In response to the subjectivism in Agamben, Heidegger, and Badiou, Cimino offers a rereading of the history of metaphysics through the lens of Plato's conception of pistis. He argues that although pistis is indeed on a lower level within the Platonic epistemological framework, nevertheless Plato presents pistis as a crucial focal point in his discussion of rationality, particularly vis-à-vis ancient sophistry. Plato's account allows for a proper distinction between truth and falsity. Indeed, this distinction is assigned to pistis as such (149). Moreover, truth, for Plato, is not so much an epistemic quality, but an ontological one; in other words, truth concerns reality as much as it does our "sight" of reality. Thus, the truth of pistis concerns the objects to which pistis relates. Truth concerns sensible objects, and thus the world of becoming and not of being; however, pistis nevertheless holds a truth function, as pistis still concerns itself with the kind of stability or stasis attributable only to being as such (159). In short, Cimino shows how rationality itself, rooted in the Platonic conception of mathematics, involves axiomatic presuppositions and thus is reliant to an extent upon pistis, insofar as pistis "believes in" those axioms. Just as mathematics, for Plato, needs philosophers to ground the authority of (i.e. give reasons for) its axioms, so also does rational discourse (logos) as a whole. Cimino concludes then that there lies a much more complex notion of pistis in Platonism (and in metaphysics in general), particularly as it relates to the operations of reason and truth, than 20th Century Continental thinkers -- at least Badiou, Heidegger, and Agamben -- have assumed.

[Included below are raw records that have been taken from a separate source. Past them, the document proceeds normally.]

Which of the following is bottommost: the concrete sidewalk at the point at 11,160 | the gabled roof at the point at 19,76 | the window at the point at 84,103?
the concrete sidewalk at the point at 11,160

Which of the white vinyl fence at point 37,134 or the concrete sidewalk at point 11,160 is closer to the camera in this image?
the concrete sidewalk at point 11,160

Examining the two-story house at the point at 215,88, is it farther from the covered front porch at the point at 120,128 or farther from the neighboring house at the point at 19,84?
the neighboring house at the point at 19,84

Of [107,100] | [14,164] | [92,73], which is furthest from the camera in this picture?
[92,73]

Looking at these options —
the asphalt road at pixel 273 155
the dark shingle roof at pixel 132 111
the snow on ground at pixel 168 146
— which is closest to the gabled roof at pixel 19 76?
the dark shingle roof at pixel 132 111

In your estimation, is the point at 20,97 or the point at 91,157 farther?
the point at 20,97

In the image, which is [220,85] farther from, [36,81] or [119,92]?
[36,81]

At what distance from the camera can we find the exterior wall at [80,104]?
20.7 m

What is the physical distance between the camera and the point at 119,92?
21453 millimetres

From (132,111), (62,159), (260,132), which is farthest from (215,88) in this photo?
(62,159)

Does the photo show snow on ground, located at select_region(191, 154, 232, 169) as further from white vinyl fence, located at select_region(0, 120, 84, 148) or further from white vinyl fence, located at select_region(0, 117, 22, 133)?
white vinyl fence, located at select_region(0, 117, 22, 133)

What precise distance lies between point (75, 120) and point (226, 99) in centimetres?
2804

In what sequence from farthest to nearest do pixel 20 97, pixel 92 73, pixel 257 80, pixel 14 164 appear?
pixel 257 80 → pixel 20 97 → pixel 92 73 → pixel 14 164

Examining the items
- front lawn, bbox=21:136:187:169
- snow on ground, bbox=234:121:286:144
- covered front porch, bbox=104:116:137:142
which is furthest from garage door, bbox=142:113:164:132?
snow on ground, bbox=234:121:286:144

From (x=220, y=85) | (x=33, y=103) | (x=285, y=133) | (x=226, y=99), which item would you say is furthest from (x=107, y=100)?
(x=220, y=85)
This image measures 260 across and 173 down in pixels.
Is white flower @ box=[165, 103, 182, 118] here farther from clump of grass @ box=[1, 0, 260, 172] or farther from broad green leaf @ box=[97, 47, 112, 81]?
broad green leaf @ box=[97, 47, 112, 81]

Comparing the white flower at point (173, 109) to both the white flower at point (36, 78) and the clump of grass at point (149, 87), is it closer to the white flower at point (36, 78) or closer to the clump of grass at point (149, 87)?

I admit that I am biased towards Cimino's conclusions regarding the failure of Continental discourse to maintain discussions about truth that do not inevitably devolve into subjective relativism. Regardless, his case is anything but dismissive of these discussions. Most of the book is devoted to charitable readings of each thinker and the specific merits in each of their approaches. However, in essence, Cimino argues that mere acquiesce to the critique of metaphysics and the jettisoning of metaphysical notions of truth and reason is simply untenable in the long term, regardless of insights into pre-thematic experience that might follow initially. The strength of Cimino's book lies in his ability to hold in tension the insights gleaned from the retrieval of St. Paul by Heidegger, Badiou, and Agamben, while not discarding objective notions of truth and reason that require metaphysical grounding. Overall, Cimino's book is top-notch scholarship coupled with significant and enriching philosophical analysis, and is essential reading for anyone interested in not only Continental thinking regarding St. Paul, but also Continental thinking and its Postmodern elements in general.